Before HENDRY, HUBBART and DANIEL S. PEARSON, JJ.

PER CURIAM.

The final summary judgment under review is affirmed upon a holding that there are no triable claims on this record for legal malpractice and other related actions because (a) the sole genuine issue of material fact argued by the plaintiff in the court below [namely, whether the defendants obtained a self-amortizing lease for the plaintiff as requested] was not raised by the plaintiff's operative complaint as amended, was not sought to be raised by any proposed amendments to said complaint, and was, in our view, immaterial based on this record in that the claimed variance regarding the lease was insubstantial and, in any event, led to no consequential injury to the plaintiff, and (b) the balance of the issues of fact now asserted as genuine and material by the plaintiff upon this appeal were not raised in its operative complaint as amended, were not argued in the court below and, indeed, were abandoned by implication at the hearing on the motions for summary judgment below, and were, in our view, immaterial based on this record in that the acts now claimed to be malpractice, breach of contract, and fraud were, in part, known to and approved by the plaintiff and, in any event, led to no consequential injury to the plaintiff. Weiner v. Moreno, 271 So. 2d 217 (Fla.3d DCA 1973).

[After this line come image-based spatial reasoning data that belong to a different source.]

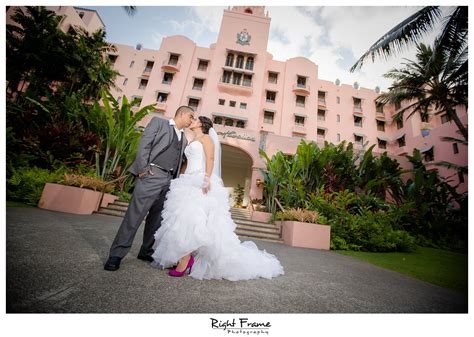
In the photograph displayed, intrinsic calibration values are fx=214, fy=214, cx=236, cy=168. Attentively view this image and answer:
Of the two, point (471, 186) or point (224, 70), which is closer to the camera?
point (471, 186)

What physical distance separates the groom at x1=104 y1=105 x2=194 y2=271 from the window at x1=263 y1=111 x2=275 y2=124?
1811 cm

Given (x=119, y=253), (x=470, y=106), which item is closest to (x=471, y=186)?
(x=470, y=106)

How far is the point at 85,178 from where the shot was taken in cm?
529

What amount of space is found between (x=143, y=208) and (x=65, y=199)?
4.28 metres

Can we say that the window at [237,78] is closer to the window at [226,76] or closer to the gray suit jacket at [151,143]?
the window at [226,76]

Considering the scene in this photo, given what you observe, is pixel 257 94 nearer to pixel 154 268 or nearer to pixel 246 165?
pixel 246 165

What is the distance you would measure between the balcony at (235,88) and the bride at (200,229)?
17.7 m

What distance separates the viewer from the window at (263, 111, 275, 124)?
A: 19625 mm

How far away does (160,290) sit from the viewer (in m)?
1.45

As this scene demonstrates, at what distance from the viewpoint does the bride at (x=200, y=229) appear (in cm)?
180

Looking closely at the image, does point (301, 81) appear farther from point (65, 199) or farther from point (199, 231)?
point (199, 231)
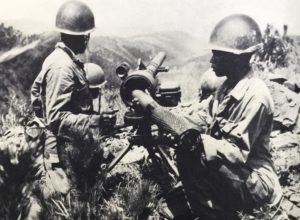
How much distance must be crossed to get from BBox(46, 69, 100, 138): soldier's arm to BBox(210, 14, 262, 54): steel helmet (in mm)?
1226

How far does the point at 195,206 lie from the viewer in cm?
360

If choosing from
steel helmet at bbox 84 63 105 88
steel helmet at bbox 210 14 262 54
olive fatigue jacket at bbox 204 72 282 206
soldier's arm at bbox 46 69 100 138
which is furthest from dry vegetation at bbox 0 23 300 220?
steel helmet at bbox 210 14 262 54

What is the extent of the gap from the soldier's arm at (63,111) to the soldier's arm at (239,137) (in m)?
0.95

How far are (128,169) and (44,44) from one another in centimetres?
396

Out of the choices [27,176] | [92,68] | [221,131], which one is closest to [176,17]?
[92,68]

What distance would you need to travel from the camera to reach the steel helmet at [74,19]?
A: 3.80 m

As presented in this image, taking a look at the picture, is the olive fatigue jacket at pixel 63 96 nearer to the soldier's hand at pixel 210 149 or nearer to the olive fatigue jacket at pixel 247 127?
the soldier's hand at pixel 210 149

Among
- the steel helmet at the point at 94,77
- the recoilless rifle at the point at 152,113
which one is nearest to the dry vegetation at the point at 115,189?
the recoilless rifle at the point at 152,113

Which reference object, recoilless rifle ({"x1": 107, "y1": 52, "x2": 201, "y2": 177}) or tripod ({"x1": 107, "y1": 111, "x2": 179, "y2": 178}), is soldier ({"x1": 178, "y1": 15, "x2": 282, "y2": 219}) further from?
tripod ({"x1": 107, "y1": 111, "x2": 179, "y2": 178})

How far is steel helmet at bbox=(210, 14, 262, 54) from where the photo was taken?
356 cm

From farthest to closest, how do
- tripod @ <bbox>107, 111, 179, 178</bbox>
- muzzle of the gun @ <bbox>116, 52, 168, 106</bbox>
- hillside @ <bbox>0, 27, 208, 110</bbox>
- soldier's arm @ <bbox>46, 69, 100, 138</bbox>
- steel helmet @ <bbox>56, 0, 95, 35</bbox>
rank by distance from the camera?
hillside @ <bbox>0, 27, 208, 110</bbox> → steel helmet @ <bbox>56, 0, 95, 35</bbox> → tripod @ <bbox>107, 111, 179, 178</bbox> → muzzle of the gun @ <bbox>116, 52, 168, 106</bbox> → soldier's arm @ <bbox>46, 69, 100, 138</bbox>

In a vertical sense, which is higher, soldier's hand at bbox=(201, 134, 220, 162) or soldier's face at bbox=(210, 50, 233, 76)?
soldier's face at bbox=(210, 50, 233, 76)

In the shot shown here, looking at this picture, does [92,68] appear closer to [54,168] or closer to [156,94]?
[156,94]

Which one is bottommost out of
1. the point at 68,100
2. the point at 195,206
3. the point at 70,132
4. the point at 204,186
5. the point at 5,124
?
the point at 5,124
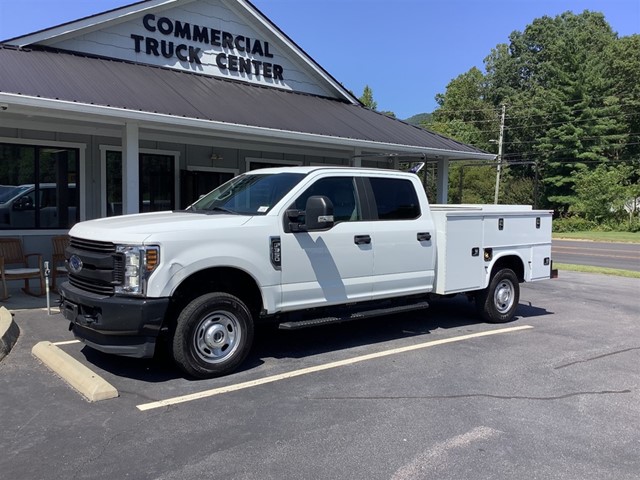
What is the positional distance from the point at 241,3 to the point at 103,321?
33.5 feet

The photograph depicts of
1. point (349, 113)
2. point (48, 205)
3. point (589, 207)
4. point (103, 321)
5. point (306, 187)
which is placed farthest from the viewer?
point (589, 207)

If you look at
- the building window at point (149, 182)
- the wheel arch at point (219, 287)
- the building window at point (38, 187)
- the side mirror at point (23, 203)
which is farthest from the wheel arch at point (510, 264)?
the side mirror at point (23, 203)

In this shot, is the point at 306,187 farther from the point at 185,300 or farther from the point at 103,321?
the point at 103,321

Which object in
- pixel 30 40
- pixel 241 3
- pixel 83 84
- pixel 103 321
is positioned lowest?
pixel 103 321

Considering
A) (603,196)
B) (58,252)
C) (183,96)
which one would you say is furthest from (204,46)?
(603,196)

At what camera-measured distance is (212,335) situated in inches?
209

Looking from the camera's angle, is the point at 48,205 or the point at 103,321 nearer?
the point at 103,321

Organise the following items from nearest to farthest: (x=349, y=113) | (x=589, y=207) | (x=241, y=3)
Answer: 1. (x=241, y=3)
2. (x=349, y=113)
3. (x=589, y=207)

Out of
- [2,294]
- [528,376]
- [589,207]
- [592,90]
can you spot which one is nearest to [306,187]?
[528,376]

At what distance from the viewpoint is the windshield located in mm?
5961

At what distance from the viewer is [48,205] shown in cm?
1150

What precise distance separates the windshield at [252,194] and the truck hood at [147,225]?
10.8 inches

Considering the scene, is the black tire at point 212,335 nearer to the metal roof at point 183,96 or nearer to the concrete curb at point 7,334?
the concrete curb at point 7,334

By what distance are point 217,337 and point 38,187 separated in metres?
7.88
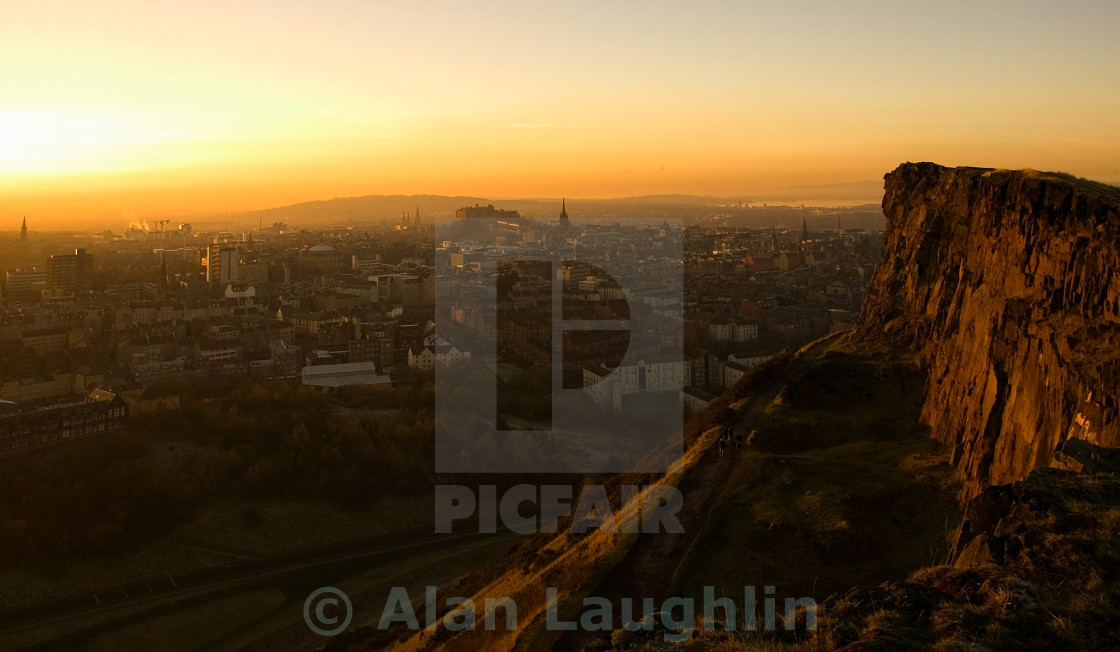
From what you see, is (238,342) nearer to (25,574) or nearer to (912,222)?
(25,574)

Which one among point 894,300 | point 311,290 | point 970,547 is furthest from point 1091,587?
point 311,290

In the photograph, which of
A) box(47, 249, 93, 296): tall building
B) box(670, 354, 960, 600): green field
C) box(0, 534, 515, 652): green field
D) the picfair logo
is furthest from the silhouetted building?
box(47, 249, 93, 296): tall building

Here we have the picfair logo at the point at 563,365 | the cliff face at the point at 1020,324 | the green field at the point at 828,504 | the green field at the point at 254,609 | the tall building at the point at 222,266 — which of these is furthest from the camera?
the tall building at the point at 222,266

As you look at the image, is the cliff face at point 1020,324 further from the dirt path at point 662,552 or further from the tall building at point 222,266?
the tall building at point 222,266

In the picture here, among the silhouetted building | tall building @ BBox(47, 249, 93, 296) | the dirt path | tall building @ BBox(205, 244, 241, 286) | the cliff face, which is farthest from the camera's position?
tall building @ BBox(205, 244, 241, 286)

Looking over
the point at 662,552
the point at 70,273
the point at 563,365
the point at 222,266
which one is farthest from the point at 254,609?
the point at 222,266

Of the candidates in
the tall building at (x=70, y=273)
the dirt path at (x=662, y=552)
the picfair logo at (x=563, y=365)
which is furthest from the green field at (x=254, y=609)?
the tall building at (x=70, y=273)

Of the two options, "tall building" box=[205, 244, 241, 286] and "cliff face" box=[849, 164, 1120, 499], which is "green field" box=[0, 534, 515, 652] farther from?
"tall building" box=[205, 244, 241, 286]
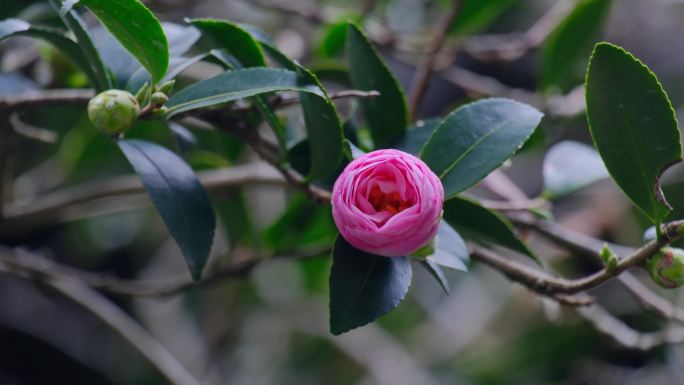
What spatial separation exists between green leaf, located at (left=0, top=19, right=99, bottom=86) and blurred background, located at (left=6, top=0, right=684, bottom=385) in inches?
18.5

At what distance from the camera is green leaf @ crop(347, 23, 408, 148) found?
2.30 feet

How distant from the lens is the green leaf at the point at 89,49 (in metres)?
0.60

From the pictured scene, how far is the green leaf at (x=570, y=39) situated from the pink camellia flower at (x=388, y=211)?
0.73m

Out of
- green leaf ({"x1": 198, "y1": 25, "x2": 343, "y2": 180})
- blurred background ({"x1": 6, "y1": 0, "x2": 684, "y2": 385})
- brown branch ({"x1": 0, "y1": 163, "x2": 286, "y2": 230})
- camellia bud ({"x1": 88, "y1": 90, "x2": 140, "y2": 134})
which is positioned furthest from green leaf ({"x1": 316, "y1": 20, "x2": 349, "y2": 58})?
camellia bud ({"x1": 88, "y1": 90, "x2": 140, "y2": 134})

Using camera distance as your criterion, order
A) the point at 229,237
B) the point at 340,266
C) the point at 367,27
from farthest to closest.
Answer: the point at 367,27
the point at 229,237
the point at 340,266

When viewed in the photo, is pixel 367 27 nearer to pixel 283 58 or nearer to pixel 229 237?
pixel 229 237

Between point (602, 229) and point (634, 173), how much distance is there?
1.19 metres

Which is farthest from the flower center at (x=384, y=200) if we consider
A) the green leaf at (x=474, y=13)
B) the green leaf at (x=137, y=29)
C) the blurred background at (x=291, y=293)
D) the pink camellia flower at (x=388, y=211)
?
the green leaf at (x=474, y=13)

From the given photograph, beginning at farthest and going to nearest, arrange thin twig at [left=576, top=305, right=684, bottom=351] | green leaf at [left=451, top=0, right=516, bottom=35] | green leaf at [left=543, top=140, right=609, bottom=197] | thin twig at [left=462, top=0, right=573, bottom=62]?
thin twig at [left=462, top=0, right=573, bottom=62], green leaf at [left=451, top=0, right=516, bottom=35], thin twig at [left=576, top=305, right=684, bottom=351], green leaf at [left=543, top=140, right=609, bottom=197]

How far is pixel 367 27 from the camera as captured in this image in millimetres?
1455

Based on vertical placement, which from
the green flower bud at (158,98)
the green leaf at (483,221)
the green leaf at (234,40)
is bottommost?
the green leaf at (483,221)

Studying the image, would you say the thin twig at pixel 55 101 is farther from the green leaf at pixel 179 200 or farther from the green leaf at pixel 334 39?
the green leaf at pixel 334 39

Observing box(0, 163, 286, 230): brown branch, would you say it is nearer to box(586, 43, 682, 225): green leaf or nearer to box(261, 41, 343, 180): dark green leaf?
box(261, 41, 343, 180): dark green leaf

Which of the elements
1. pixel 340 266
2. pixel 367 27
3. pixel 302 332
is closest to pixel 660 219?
pixel 340 266
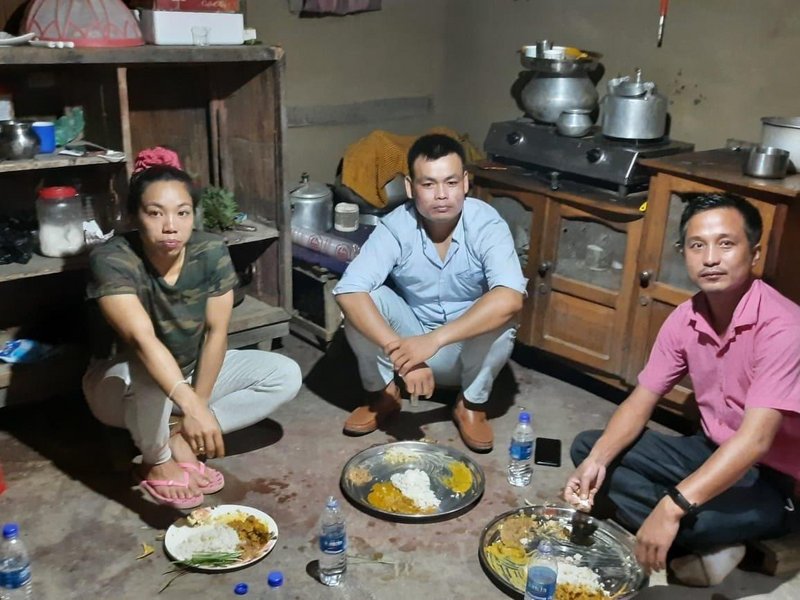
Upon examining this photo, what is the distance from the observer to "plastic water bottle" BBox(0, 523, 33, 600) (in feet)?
6.49

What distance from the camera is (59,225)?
2.88 meters

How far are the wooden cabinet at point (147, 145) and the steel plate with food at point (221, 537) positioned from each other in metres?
0.99

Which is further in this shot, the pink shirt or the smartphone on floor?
the smartphone on floor

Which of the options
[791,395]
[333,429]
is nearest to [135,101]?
[333,429]

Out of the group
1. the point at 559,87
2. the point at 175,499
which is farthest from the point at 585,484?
the point at 559,87

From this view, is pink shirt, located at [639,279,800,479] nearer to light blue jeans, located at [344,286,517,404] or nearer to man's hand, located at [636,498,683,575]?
man's hand, located at [636,498,683,575]

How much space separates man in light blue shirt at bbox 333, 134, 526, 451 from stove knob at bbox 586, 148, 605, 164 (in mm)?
529

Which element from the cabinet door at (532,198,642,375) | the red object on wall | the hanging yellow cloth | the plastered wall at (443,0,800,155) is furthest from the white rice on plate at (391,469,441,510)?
the plastered wall at (443,0,800,155)

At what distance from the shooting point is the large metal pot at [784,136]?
2.70 metres

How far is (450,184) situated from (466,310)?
45 centimetres

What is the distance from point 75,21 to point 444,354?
5.54ft

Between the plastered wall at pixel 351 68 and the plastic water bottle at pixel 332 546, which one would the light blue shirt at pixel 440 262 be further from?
the plastered wall at pixel 351 68

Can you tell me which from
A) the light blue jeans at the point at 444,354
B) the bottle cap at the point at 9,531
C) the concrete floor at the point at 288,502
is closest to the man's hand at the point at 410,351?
the light blue jeans at the point at 444,354

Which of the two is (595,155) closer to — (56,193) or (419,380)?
(419,380)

The order awarding $386 in costs for air fare for counsel to attend depositions in reversed and the cause is remanded to the trial court with directions to vacate such cost order upon a holding that such air fare expenses are not taxable costs. Butler v. Borowsky, 120 So. 2d 656, 660 (Fla.3d DCA 1960).

Affirmed in part; reversed in part.

*1261 DANIEL S. PEARSON, Judge, concurring in part and dissenting in part.

I concur in the majority's reversal of the order awarding air fare expenses as taxable costs. I must, however, respectfully dissent from the majority's affirmance of the final summary judgment entered in favor of the defendants.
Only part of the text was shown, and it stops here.